Ensuring that all physicians benefit. Lastly, how do we assure that all physicians, new and experienced, fully benefit from the advances in health information technology? Experience has shown that for physicians who struggle to keep up with the enormous daily advances in medical knowledge and who deal with the urgency of the immediate problems of dozens of patients a day, the challenge of learning “the language of health information technology” is often one challenge too many. This is one reason why the majority of American hospitals have yet to implement Computerized Provider Order Entry. We are in the 90th percentile of hospitals that have developed computerized provider order entry. In March of 2010 we achieved yet another milestone, Christiana Care, after years of careful planning with colleagues on the medical staff, joined the ranks of the 3.8% of American hospitals with a closed-loop medication process.

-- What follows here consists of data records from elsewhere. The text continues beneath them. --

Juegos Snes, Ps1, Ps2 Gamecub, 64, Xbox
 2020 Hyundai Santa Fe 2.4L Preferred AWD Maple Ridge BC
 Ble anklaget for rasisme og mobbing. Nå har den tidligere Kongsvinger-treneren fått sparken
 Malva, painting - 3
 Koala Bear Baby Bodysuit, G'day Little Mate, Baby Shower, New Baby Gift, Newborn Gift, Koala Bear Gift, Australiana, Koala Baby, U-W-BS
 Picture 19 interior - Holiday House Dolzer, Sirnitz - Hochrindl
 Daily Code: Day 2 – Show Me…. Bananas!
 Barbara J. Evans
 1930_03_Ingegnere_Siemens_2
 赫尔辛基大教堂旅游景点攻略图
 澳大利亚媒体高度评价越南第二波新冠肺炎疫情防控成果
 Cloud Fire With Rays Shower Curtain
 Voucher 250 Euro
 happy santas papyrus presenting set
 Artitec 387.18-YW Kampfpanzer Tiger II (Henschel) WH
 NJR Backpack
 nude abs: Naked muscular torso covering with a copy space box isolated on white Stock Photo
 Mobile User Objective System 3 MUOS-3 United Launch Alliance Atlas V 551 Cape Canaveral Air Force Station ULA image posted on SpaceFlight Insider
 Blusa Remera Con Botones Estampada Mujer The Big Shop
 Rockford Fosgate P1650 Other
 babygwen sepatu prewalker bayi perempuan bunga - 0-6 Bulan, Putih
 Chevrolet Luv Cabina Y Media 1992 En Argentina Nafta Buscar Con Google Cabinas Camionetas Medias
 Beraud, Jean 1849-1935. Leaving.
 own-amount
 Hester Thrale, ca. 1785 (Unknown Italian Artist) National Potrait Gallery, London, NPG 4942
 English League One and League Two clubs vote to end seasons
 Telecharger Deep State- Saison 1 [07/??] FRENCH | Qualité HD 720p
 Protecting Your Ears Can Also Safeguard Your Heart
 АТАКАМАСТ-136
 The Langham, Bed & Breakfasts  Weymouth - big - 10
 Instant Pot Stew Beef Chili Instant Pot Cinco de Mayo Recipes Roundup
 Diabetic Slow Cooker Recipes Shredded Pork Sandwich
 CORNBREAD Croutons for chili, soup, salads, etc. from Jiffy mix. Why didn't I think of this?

For new doctors— who, as residents, spend 1-5 years in our health system learning their professional skills, we recently began revamping our residency and fellowship program to hard wire meaningful use training into the curriculum. Our class of more than 95 medical and dental residents and fellows that entered in July of 2010 will not graduate without being certified in computerized provider order entry training and the use of medical informatics to practice more safely and effectively. For established physicians, we are upgrading our continuing education program—starting with the physician practices that receive grants—to find creative ways to help busy doctors learn this vital new skill. Rather than forcing physicians to come to us, we are creating a training program that will bring our information specialists to them, training them in their offices, with their technology.
My colleagues and I at Christiana Care believe that through efforts like this, we can partner with physicians and engage them fully as leaders as we work together making the patient care safer, of higher quality and affordable for all. In our efforts, fortunately, we realize we are not alone. In partnership with our physician colleagues, nobody is in a better position to lead this transformation of healthcare than America’s hospitals and health systems.